BRANO SELEZIONATO:
━━━━━━━━━━━━━━━━
Nelle prime dichiarazioni dopo il voto amministrativo aveva fatto finta di nulla e si era addirittura spinto a cantare vittoria. Adesso perfino Renzi ammette che qualcosa è andato storto, ma fa dire ai suoi amici che si trattava soltanto di un voto locale e rilancia: la sconfitta, se sconfitta c’è stata, è tutta colpa degli altri: di chi non ha voluto seguirlo sulla strada del rinnovamento, di chi non l’ha capito, dei magistrati che complottano contro di lui, dei giornali che lo hanno attaccato sul caso Consip, e via recriminando, come è tipico di ogni buon cacciaballe quando viene colto in castagna. Un copione già visto dopo il disastro referendario, che è molto lontano da una qualsiasi analisi politica e può forse servire per chiamare a raccolta le truppe rimaste fedeli, ma non è sicuramente utile per recuperare consensi e voti. Anzi, rischia di farne perdere molti altri.
Ma Renzi è fatto così. Una persona che ha venduto fumo e illusioni per tutta la sua carriera politica non può cambiare all’improvviso, riconoscere i propri errori, e meno che mai rivedere le scelte fatte per tentare strade nuove. Uno come lui o lo si prende o lo si lascia. E se è umanamente comprensibile che Renzi non abbia la minima intenzione di farsi da parte, diventa davvero difficile capire i motivi che qualche mese fa hanno spinto il suo partito a decidere a larga maggioranza di tenerselo, e di affondare con lui.
━━━━━━━━━━━━━━━━
CONTENUTO DEL MATERIALE:
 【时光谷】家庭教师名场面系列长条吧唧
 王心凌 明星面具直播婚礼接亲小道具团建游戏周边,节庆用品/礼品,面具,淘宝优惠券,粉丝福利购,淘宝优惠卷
━━━━━━━━━━━━━━━━
COMPLETA QUANTO SEGUE:
A) Riporta fedelmente la parte del brano su Renzi che comincia con "Ma Renzi è fatto" e prosegue fino a "affondare con lui.".
B) Nel brano su Renzi, con quale evento precedente viene paragonato il copione seguito dopo il voto amministrativo?

SOLUZIONI DEGLI ESERCIZI:
A)
Ma Renzi è fatto così. Una persona che ha venduto fumo e illusioni per tutta la sua carriera politica non può cambiare all’improvviso, riconoscere i propri errori, e meno che mai rivedere le scelte fatte per tentare strade nuove. Uno come lui o lo si prende o lo si lascia. E se è umanamente comprensibile che Renzi non abbia la minima intenzione di farsi da parte, diventa davvero difficile capire i motivi che qualche mese fa hanno spinto il suo partito a decidere a larga maggioranza di tenerselo, e di affondare con lui.

B) Con il disastro referendario.